The FSB coordinates at the international level the work of national financial supervisory authorities and international standard-setting bodies in the financial sector. It brings together representatives from central banks, finance ministries, supervisory authorities and international organisations. The FSB’s consultation report evaluates TBTF reforms for systemically important banks. These reforms were endorsed by the G20 in the aftermath of the 2008 financial crisis to make the financial system more resilient and financial crises less likely, lowering the costs to the taxpayer.
Reforms bring net benefits for society
An FSB press release on the current consultation report explains how systemically important banks are now better capitalised with stronger loss-absorbing capacity. Authorities also have more options for dealing with banks in distress.

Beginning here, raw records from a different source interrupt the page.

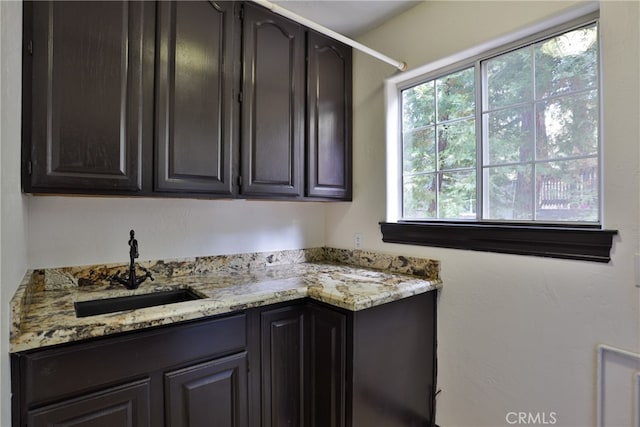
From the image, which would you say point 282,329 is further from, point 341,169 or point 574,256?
point 574,256

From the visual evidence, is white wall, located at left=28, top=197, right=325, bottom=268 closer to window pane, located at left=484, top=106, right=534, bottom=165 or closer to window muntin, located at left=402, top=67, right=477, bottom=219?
window muntin, located at left=402, top=67, right=477, bottom=219

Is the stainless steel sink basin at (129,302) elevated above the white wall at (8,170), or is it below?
below

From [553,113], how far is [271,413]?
1883mm

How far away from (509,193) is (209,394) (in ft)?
5.40

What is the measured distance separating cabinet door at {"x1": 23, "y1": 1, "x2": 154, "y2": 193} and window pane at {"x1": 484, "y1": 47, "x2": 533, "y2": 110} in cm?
166

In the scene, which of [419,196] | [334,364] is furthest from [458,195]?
[334,364]

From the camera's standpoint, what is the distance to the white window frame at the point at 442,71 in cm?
136

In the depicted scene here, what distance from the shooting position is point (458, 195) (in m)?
1.80

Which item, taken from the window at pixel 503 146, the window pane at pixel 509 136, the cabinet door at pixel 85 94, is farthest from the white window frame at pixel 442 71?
the cabinet door at pixel 85 94

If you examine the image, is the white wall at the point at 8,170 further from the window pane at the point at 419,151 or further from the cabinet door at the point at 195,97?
the window pane at the point at 419,151

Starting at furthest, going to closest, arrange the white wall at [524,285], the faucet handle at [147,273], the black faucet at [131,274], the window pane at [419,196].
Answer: the window pane at [419,196], the faucet handle at [147,273], the black faucet at [131,274], the white wall at [524,285]

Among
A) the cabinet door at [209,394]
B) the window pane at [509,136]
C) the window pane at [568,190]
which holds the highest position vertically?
the window pane at [509,136]

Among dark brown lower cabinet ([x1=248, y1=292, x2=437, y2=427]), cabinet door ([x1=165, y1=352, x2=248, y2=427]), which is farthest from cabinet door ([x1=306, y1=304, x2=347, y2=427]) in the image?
cabinet door ([x1=165, y1=352, x2=248, y2=427])

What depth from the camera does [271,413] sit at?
4.96 feet
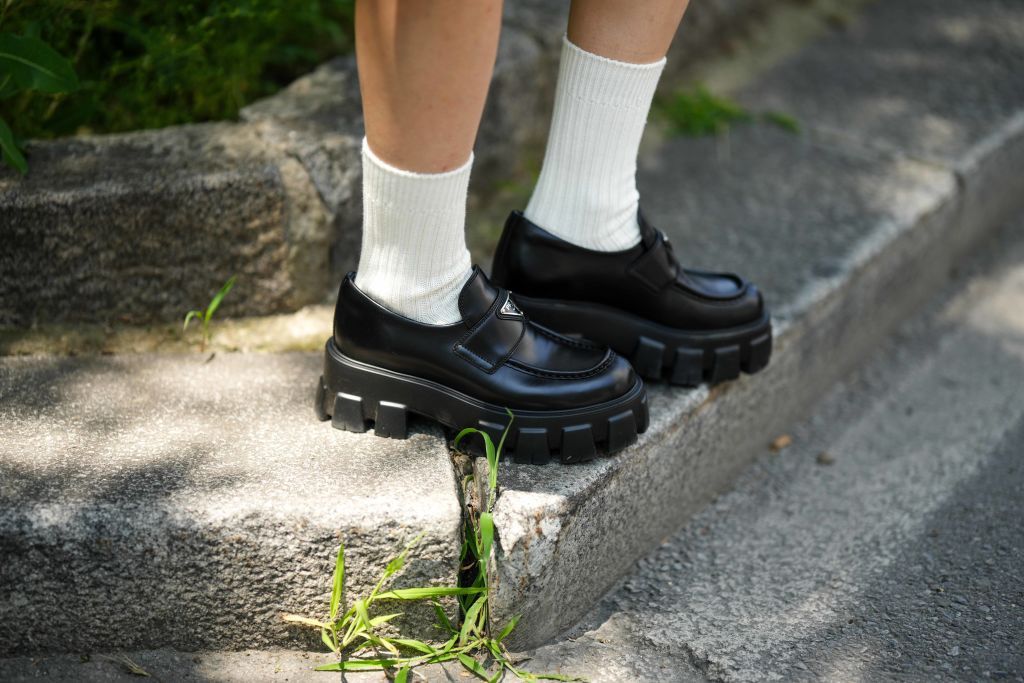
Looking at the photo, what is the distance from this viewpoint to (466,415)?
1.39 meters

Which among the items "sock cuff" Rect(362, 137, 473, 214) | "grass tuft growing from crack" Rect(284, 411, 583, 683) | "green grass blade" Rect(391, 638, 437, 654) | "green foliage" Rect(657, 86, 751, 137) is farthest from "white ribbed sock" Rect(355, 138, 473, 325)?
"green foliage" Rect(657, 86, 751, 137)

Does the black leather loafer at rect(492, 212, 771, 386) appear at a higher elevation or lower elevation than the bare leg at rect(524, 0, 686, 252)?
lower

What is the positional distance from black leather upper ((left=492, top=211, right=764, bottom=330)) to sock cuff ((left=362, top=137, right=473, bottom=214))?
0.75ft

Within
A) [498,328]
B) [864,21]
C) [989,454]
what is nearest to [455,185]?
[498,328]

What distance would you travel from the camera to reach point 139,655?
1.29 metres

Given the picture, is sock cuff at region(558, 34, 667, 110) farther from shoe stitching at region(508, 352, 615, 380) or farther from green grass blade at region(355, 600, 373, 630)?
green grass blade at region(355, 600, 373, 630)

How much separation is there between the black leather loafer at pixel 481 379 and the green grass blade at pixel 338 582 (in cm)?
22

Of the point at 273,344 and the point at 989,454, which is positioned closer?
the point at 273,344

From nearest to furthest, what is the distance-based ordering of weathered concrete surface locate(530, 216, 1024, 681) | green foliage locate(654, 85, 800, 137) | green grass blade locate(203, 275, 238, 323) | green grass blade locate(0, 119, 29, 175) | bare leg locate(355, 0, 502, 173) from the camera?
bare leg locate(355, 0, 502, 173), weathered concrete surface locate(530, 216, 1024, 681), green grass blade locate(0, 119, 29, 175), green grass blade locate(203, 275, 238, 323), green foliage locate(654, 85, 800, 137)

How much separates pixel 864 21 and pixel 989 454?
5.80 feet

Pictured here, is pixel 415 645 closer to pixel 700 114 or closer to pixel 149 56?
pixel 149 56

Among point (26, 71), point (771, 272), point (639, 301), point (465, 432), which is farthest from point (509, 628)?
point (26, 71)

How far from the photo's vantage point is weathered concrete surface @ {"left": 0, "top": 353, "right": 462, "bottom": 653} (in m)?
1.24

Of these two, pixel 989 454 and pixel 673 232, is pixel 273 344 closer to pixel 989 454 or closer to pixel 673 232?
pixel 673 232
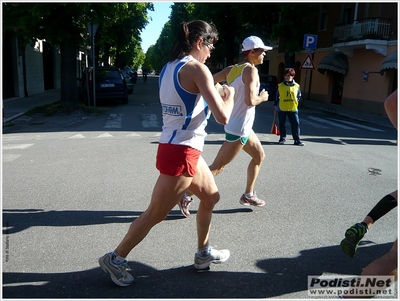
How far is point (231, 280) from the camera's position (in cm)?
310

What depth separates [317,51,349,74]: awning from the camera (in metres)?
22.8

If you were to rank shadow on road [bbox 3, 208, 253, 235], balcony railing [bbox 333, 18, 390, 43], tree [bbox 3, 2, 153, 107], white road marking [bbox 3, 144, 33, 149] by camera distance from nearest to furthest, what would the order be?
shadow on road [bbox 3, 208, 253, 235] < white road marking [bbox 3, 144, 33, 149] < tree [bbox 3, 2, 153, 107] < balcony railing [bbox 333, 18, 390, 43]

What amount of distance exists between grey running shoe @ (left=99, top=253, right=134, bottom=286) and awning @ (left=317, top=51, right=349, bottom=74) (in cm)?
2214

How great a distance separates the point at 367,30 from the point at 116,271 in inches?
819

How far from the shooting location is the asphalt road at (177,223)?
10.0ft

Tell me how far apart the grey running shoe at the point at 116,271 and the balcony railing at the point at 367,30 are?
2027 centimetres

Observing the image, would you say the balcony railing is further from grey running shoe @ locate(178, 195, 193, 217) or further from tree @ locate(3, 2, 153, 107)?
grey running shoe @ locate(178, 195, 193, 217)

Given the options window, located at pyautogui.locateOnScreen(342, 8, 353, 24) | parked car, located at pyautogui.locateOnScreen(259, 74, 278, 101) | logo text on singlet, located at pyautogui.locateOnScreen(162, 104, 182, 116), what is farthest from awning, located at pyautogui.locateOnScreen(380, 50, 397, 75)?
logo text on singlet, located at pyautogui.locateOnScreen(162, 104, 182, 116)

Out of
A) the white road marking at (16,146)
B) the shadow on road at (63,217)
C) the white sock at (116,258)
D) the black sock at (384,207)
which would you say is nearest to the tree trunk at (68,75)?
the white road marking at (16,146)

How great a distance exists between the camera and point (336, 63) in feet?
74.9

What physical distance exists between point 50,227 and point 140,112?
12344 mm

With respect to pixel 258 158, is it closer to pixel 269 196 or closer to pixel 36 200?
pixel 269 196

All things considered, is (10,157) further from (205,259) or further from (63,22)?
(63,22)

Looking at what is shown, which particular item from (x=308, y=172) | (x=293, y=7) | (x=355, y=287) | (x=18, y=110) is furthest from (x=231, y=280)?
(x=293, y=7)
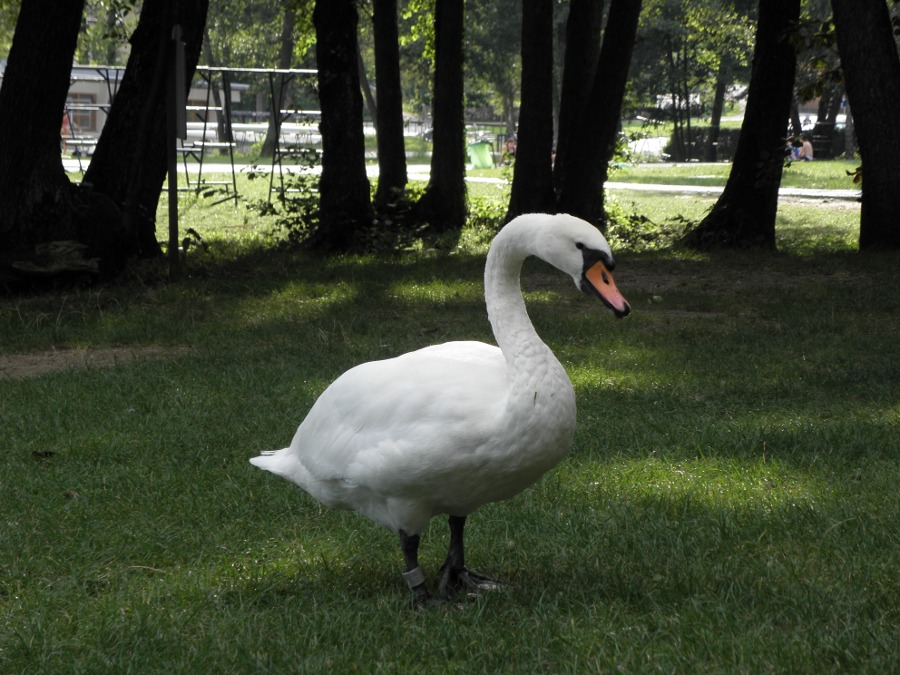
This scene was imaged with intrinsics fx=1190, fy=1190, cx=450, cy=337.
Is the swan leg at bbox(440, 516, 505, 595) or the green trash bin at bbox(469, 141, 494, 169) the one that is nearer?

The FSB furthermore concludes that the reforms bring net benefits for society. The provision of finance to the real economy has not suffered, Ms Buch noted, nor are there any signs of relevant negative side effects.
Still gaps to address
However, some aspects of the new regulatory regime can still be improved upon regarding bank resolvability. Scope also exists for improving reporting and disclosures.
The consultation closes at the end of September 2020. The FSB will publish its final report on the impact of the reforms next year.